GIVEN INSTRUCTION A: In the household wealth article, what year-end US population estimate is total net worth divided by?

SELECTED TEXT:
Yesterday the media got all bulled up over the Fed’s new data on household wealth showing that it hit a record in the fourth quarter of 2013. As usual with Wall Street’s chattering media class, this wasn’t quite the whole story, at least not the “real” story. The real story is deeply ominous.
The total net worth of households and non profits did reach a record in nominal terms. That is true. But that’s not the same thing as the wealth of individual households hitting a record in real, inflation adjusted terms. In addition, the calculation of the numbers is based on absurd assumptions which everyone takes for granted as being realistic. And if the net worth of the top 1% was lopped off, the picture would be far bleaker. But we need not even go there. By now it’s been well established that those in the upper income strata have gotten virtually all of the gains in wealth in recent years while the majority falls deeper into the economic mire.
For this analysis I just looked at the data as a whole, and did the simple exercises of dividing the total net worth of households and non-profits of $80.66 trillion by the census bureau’s estimate of the total year end population of the US of 317.44 million. Then I converted that to real terms by dividing the result by the Consumer Price Index. That’s conservative enough. It probably understates inflation by underweighting housing and doesn’t take into account asset inflation at all. But it’s a widely accepted means of converting nominal measures into real, inflation adjusted numbers. The same operation is then performed for every quarter going back in time as far as the data goes. The results are then plotted on this graph. It shows how the wealth of households has trended in real terms per capita.
Real Household Net Worth Per Capita – Click to enlarge
I’ve also plotted alongside that line a graph of the Fed’s holdings in its System Open Market Account, which is all of the Fed’s paper holdings that it acquires in trades with Primary Dealers. Prior to 2007, the Fed had steadily grown its holdings at the rate of about 4-5% per year. Household wealth grew at almost double that rate beginning in 1994, prompting Alan Greenspan to proclaim “irrational exuberance” in 1996. Greenspan was particularly concerned that the prices of stocks were growing faster than the Fed’s balance sheet. That was something new. Historically they had grown at more or less the same rate.
The collapse of the internet/tech bubble in 2000-2003 took some of the bloom off the rose as household wealth fell back to the long term trend. Panicked, the Fed sharply lowered interest rates while keeping its asset growth in the 4-5% range. That was sufficient to trigger Housing Bubble I which led to record levels of household wealth per capita in real terms beginning in 2004. That tide peaked in 2006, when the housing bubble crested.
As the Fed scrambled in the early stages of the credit crisis it kept rates low, but withdrew cash from the Primary Dealer system and shrunk its SOMA to fund emergency lending programs in 2007 and most of 2008. The housing bubble crashed and stocks had a big bear market. Household wealth in real terms plunged back to trend. That’s where, like Greenspan before him, Bernanke hit the panic button, opening the floodgates on a massive surge of Fed credit into the financial markets via the Primary Dealers. That initially was followed by a slow recovery in household net worth as the stock market turned sharply and housing prices bottomed in 2009-2011. By late in 2012, both markets were trending sharply higher.

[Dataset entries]
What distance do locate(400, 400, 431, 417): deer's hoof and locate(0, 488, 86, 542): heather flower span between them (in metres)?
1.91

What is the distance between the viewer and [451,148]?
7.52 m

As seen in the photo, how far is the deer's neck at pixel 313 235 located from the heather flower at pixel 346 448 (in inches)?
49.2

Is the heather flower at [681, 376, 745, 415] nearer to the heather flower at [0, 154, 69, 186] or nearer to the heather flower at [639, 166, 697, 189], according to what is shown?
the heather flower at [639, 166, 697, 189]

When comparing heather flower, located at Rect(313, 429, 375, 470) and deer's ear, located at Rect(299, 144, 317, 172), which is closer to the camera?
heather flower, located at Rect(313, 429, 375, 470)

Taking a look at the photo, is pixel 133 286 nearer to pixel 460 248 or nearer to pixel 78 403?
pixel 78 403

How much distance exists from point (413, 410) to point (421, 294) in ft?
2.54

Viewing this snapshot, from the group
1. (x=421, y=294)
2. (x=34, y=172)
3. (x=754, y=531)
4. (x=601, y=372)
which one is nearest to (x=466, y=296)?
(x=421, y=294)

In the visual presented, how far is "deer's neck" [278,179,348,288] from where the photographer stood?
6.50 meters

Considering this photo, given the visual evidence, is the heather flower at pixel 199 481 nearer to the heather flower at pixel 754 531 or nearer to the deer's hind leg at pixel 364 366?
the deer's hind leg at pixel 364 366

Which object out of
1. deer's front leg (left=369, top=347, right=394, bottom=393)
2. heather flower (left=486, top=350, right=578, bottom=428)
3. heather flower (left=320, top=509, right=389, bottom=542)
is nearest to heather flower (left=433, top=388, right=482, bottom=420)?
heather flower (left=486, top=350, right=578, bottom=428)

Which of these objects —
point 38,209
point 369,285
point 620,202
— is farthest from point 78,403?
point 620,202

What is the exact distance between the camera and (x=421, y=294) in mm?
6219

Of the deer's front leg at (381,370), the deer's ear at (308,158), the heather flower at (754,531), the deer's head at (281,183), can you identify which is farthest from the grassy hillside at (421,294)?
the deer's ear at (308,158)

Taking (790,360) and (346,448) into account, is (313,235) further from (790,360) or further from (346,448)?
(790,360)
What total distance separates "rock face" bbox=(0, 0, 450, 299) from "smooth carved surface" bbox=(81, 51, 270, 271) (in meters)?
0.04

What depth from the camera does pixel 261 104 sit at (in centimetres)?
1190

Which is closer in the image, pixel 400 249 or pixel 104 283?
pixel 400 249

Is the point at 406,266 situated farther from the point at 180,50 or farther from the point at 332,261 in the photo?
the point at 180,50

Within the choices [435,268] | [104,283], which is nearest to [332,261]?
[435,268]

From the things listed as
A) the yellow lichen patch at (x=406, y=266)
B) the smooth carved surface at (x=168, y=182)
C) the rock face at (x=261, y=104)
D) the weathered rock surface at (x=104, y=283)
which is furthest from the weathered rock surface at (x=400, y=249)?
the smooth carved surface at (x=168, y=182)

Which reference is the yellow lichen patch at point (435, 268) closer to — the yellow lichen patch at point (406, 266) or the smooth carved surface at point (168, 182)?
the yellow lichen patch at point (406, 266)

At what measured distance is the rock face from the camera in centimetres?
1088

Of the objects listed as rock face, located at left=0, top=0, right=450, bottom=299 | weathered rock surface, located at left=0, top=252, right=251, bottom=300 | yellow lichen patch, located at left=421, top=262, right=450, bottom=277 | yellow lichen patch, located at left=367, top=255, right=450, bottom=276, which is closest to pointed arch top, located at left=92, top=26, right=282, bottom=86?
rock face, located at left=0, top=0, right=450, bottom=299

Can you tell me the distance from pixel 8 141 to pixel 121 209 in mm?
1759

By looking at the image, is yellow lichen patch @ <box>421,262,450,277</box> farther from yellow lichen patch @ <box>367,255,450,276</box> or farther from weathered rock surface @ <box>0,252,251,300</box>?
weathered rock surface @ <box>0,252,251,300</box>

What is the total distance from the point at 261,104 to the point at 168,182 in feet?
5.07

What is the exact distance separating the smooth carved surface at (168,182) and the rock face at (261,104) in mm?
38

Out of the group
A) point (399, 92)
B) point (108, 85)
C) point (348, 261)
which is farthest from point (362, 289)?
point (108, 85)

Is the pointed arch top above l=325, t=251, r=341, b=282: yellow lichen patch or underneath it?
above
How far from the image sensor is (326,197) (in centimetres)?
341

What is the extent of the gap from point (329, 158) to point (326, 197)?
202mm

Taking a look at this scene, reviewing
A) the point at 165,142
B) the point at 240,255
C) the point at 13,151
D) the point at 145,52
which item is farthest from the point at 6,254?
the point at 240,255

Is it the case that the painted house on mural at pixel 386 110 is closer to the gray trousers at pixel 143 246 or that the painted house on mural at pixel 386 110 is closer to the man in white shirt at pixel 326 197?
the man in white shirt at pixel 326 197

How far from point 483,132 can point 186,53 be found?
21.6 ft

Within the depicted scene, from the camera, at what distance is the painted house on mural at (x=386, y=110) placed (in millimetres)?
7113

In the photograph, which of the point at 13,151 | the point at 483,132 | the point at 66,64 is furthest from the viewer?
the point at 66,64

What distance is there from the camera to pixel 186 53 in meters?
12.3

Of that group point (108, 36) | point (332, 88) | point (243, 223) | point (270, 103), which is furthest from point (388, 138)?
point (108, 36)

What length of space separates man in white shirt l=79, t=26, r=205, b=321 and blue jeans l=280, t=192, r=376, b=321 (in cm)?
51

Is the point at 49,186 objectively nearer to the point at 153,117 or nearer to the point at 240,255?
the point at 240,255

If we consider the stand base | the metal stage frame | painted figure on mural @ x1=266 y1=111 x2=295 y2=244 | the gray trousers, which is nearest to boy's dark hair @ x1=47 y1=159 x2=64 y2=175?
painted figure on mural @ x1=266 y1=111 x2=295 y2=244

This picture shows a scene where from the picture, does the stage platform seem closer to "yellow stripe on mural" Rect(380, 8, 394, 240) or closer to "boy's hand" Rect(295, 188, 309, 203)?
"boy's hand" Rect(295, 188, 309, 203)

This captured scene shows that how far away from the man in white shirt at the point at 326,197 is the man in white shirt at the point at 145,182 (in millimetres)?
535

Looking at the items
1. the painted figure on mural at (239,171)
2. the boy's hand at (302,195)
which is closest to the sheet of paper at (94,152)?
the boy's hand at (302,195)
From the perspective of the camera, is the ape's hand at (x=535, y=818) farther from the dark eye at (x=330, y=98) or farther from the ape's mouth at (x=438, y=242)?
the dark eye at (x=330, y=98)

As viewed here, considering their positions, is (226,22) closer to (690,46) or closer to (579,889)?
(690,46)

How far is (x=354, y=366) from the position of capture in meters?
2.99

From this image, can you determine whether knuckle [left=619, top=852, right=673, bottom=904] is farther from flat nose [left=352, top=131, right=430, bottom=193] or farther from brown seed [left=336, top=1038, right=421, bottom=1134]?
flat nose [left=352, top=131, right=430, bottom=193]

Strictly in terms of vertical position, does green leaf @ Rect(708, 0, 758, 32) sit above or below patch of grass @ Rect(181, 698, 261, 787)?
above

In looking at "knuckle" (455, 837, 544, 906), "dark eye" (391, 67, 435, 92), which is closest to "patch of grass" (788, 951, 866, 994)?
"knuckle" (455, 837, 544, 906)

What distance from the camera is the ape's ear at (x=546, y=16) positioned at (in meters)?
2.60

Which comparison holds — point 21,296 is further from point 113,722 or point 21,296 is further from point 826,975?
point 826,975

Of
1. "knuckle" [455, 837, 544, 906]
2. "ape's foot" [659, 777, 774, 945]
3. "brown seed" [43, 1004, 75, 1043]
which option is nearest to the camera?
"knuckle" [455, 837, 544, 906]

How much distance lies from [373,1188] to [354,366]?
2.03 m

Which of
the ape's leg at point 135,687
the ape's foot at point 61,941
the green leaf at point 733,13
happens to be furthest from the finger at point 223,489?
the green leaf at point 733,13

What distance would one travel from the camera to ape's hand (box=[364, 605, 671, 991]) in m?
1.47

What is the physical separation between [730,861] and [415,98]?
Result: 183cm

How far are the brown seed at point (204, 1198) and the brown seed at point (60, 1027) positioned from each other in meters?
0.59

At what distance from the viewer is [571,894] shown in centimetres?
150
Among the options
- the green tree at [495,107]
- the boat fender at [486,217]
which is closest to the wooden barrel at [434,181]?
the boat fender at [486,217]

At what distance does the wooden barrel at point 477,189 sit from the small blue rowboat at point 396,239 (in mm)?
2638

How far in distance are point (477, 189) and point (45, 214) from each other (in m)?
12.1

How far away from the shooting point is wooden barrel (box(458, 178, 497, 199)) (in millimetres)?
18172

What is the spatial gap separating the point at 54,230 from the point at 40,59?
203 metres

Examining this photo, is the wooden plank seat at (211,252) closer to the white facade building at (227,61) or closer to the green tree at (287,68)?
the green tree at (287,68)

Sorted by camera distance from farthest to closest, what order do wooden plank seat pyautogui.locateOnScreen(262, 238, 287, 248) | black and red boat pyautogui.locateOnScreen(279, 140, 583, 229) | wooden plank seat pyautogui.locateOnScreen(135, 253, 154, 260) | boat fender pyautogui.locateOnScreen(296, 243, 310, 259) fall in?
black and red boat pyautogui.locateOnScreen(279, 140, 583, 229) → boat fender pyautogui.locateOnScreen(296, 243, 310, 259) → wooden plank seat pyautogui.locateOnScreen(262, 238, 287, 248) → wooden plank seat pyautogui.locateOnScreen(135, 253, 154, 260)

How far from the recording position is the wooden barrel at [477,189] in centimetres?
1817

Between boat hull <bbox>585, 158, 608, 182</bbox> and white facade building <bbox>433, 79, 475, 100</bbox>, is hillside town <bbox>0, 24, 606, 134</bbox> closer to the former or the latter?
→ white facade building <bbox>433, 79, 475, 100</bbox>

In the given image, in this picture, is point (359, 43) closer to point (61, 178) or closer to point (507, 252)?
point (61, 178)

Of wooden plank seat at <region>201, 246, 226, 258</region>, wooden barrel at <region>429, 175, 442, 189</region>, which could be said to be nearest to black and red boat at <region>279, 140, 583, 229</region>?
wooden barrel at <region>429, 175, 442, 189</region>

GIVEN INSTRUCTION B: Extract every line from the entries above that contains the string "closest".

WRITTEN SOLUTION A: 317.44 million

WRITTEN SOLUTION B:
Of the objects listed as rock face, located at left=0, top=0, right=450, bottom=299 | weathered rock surface, located at left=0, top=252, right=251, bottom=300 | yellow lichen patch, located at left=421, top=262, right=450, bottom=277 | yellow lichen patch, located at left=367, top=255, right=450, bottom=276, which is closest to pointed arch top, located at left=92, top=26, right=282, bottom=86?
which is closest to the sheet of paper at (94,152)?
In looking at "knuckle" (455, 837, 544, 906), "dark eye" (391, 67, 435, 92), which is closest to "patch of grass" (788, 951, 866, 994)?
which is closest to the wooden barrel at [434,181]?
Sorted by camera distance from farthest to closest, what order do wooden plank seat pyautogui.locateOnScreen(262, 238, 287, 248) | black and red boat pyautogui.locateOnScreen(279, 140, 583, 229) | wooden plank seat pyautogui.locateOnScreen(135, 253, 154, 260) | boat fender pyautogui.locateOnScreen(296, 243, 310, 259) fall in?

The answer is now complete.